Yok eğer siz "tarafsız" olarak yazdığınız her şeyin doğrulandığını iddia ediyorsanız, bu durumda unutmadıysanız aynaya daha dikkatli bakmanızda fayda vardır. Sonuçta birer fani olarak bizler hatalarımızla insanız.
ÖNCELİĞİM SİVİL SİYASET
Türkiye’nin içinde bulunduğu koşullarda önceliğimiz sivil alanın genişletilmesi, siyasi alanın kendi alanının korumasıdır.

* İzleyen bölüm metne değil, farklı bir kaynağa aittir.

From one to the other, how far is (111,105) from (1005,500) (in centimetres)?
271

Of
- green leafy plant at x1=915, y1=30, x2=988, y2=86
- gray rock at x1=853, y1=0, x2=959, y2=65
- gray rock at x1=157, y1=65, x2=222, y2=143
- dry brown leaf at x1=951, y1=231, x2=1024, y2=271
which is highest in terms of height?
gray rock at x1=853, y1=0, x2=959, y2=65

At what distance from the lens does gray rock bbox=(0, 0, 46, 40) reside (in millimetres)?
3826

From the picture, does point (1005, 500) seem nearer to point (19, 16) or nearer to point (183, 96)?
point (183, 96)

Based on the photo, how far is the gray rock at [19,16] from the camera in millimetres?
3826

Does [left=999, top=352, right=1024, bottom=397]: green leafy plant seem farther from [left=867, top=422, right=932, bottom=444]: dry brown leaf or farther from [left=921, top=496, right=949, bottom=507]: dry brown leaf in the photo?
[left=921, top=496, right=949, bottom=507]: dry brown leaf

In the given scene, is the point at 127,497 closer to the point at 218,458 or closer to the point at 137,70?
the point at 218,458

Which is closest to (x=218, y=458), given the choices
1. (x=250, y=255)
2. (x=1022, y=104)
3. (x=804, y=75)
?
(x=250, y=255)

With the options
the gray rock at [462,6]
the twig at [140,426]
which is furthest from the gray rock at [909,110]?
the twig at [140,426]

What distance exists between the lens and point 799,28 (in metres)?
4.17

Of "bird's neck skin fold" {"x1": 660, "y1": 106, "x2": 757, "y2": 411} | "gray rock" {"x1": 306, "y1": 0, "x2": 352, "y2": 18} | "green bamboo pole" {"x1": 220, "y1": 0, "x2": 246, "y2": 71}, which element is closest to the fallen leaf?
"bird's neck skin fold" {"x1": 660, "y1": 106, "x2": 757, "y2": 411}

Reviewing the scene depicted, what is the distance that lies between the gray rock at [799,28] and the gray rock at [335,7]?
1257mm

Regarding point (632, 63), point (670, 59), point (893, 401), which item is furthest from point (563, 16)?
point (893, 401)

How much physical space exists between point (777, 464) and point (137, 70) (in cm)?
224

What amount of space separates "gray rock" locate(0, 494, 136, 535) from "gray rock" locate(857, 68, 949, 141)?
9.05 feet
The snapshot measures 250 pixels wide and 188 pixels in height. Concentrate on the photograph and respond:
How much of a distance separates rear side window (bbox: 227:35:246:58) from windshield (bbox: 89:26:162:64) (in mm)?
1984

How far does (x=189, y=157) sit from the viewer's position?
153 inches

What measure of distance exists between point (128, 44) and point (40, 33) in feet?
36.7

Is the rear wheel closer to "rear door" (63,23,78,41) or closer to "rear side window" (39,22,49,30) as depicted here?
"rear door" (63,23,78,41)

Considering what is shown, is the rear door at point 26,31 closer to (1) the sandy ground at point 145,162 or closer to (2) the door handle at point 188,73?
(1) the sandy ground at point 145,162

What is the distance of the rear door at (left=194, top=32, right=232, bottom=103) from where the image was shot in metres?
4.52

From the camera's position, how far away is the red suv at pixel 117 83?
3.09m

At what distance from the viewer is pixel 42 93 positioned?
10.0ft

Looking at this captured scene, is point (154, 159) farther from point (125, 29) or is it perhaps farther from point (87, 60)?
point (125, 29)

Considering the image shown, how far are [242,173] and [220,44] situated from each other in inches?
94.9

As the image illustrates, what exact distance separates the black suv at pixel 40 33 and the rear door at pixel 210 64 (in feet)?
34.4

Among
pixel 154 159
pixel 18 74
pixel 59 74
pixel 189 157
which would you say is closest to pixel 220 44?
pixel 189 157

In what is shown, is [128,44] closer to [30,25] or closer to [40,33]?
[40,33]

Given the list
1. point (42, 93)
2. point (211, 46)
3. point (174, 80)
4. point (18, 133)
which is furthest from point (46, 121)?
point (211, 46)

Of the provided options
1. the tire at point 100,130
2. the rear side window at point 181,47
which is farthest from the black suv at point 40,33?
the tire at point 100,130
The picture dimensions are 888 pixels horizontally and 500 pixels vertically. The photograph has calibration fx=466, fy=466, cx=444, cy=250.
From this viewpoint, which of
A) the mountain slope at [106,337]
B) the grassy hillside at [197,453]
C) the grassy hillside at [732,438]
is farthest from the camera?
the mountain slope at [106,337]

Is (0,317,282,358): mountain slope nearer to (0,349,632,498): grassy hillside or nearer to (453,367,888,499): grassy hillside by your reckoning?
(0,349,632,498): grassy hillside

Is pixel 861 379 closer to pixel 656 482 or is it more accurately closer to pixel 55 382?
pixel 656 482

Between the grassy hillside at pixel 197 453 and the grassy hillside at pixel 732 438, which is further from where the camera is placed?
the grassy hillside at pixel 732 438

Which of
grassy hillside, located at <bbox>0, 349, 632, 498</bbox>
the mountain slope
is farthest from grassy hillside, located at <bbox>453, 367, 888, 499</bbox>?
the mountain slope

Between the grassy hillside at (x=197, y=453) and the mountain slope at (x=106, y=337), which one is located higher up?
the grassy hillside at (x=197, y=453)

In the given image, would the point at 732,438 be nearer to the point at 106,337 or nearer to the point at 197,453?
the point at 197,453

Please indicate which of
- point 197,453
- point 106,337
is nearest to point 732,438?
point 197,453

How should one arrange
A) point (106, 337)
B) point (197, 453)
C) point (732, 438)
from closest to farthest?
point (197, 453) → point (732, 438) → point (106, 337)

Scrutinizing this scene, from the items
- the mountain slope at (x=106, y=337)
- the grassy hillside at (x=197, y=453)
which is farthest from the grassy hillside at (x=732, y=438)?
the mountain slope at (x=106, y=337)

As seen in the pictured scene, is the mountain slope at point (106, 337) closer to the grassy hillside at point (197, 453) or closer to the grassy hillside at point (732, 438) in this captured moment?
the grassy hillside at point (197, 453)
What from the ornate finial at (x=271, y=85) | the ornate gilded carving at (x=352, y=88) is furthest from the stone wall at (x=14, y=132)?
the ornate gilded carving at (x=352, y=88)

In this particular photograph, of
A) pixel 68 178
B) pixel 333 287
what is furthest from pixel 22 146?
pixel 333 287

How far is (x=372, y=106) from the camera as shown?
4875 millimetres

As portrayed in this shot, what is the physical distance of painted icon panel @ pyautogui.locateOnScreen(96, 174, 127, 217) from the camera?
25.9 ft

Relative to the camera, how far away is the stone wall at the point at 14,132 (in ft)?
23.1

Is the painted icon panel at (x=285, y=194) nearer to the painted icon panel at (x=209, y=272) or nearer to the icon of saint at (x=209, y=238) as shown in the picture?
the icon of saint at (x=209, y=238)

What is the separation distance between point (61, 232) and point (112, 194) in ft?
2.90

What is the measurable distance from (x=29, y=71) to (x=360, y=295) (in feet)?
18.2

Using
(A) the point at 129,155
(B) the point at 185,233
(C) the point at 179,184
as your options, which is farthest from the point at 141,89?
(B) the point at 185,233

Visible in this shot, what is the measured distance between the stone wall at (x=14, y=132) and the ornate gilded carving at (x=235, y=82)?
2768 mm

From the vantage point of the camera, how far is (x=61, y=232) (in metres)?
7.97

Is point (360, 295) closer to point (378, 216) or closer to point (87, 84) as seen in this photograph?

Bunun dışında her öncelik lükstür.
Çözüm sivil alanın yani siyasi alanın genişletilmesinde. Ve bu alanın parçası olan tüm sivil bireylerin, siyasi partilerin bu alanın parçası olmasından yanayım.
Benim için önemli olan yazdıklarımdır. Aidiyet duyduğum siyasi parti ve kişiliğim değil.
Ve son olarak bir kimliğin salt mağdur edildiği için fetişleştirilmesinden, eleştirel dokunulmazlık kazanmasından yana değilim. Yoksa öz eleştiriden kaçmak için "her dönem ve konjonktürde" mazeret bulmaktan kolay şey yoktur.
Sonuçta ülkede Kürtler ve diğer ötekiler her dönem bir şekilde baskı altında. Bu baskı altında olma hali, kendine eleştirel bakmayı erteledikçe siyaseten işlevsizleşme kaçınılmaz oluyor. Yaşadığımız tam da bu.
Son olarak bu tartışmanın www.artigercek.com da sürmesi daha da anlamlı. Tartışmaya ihtiyacımız var, hem de çok. Yarın geç olmadan bunu yapmakta da fayda var. Ama tartışma adabıyla.
Not: İnci Hekimoğlu’nun yazısını geç fark ettim. Ama bir cevabı hak ettiği muhakkak. Bir sonraki yazıya artık.